__Request 1__.
In the text below about minimal probabilistic programming languages, what does the param primitive declare?
__Request 2__.
From the text below about minimal probabilistic programming languages, copy word for word the part that begins at "sample(name, distribution): Draw" and ends with "using stochastic gradients.".

A minimal probabilistic programming language distills the core abstractions of a PPL -- sample, observe, effect handlers, and inference -- into a small, self-contained implementation that serves as both educational material and a reference specification.

Description

Full probabilistic programming systems like Pyro involve thousands of lines of code handling edge cases, performance optimizations, and feature interactions. A minimal PPL strips away all of this complexity to reveal the essential design patterns.

The core insight is that a PPL needs only a few primitives:

sample(name, distribution): Draw a value from a probability distribution and record it. This is the fundamental stochastic primitive.

param(name, initial_value): Declare a learnable parameter. During inference, these parameters are optimized.

plate(name, size): Declare a conditional independence context for vectorized computation.

Effect handler stack: A global stack of context managers that intercept sample and param calls. Each handler can modify the behavior (e.g., condition on observed values, record a trace, substitute values).

Trace handler: Records all sample sites and their values, distributions, and log-probabilities.

SVI (Stochastic Variational Inference): The simplest inference algorithm, which optimizes ELBO using stochastic gradients.

A minimal PPL demonstrates that the full power of probabilistic programming emerges from the interaction of these simple components. The effect handler pattern is the key architectural insight: by changing what happens when sample is called, the same model function can be used for prior sampling, posterior inference, conditioning, and prediction.

Usage

Use the minimal PPL when:

  • Learning how probabilistic programming languages work internally.
  • Teaching the core concepts of PPLs without the complexity of a full system.
  • Prototyping new inference algorithms or language features.
  • Understanding Pyro's architecture by studying its simplified core.
  • Building a custom PPL for a specialized domain.

Theoretical Basis

Core primitives:

# The entire PPL is built from these primitives:

# 1. sample: stochastic choice
def sample(name, dist, obs=None):
    # Apply all active effect handlers
    value = apply_stack(msg={
        "type": "sample",
        "name": name,
        "fn": dist,
        "value": obs,
    })

__Information supplied__.
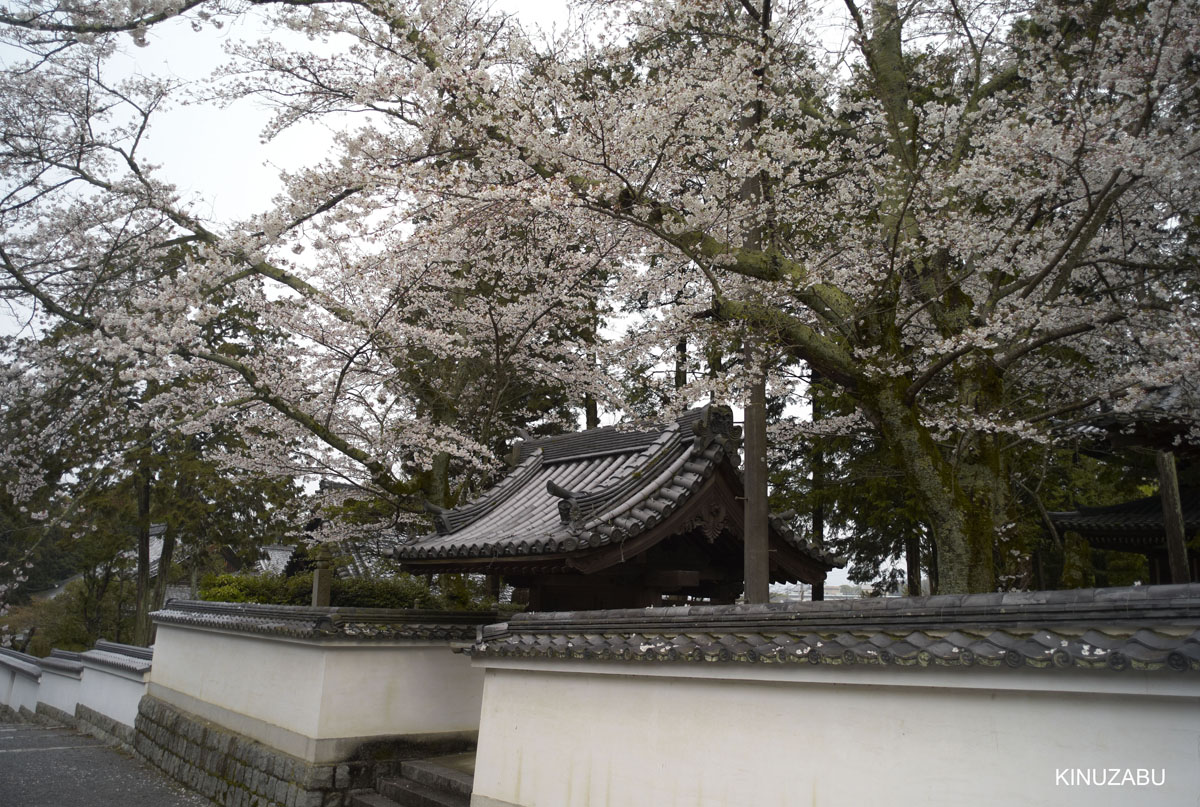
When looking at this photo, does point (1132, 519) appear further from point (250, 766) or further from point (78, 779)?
point (78, 779)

__Correct result 1__.
A learnable parameter.

__Correct result 2__.
sample(name, distribution): Draw a value from a probability distribution and record it. This is the fundamental stochastic primitive.

param(name, initial_value): Declare a learnable parameter. During inference, these parameters are optimized.

plate(name, size): Declare a conditional independence context for vectorized computation.

Effect handler stack: A global stack of context managers that intercept sample and param calls. Each handler can modify the behavior (e.g., condition on observed values, record a trace, substitute values).

Trace handler: Records all sample sites and their values, distributions, and log-probabilities.

SVI (Stochastic Variational Inference): The simplest inference algorithm, which optimizes ELBO using stochastic gradients.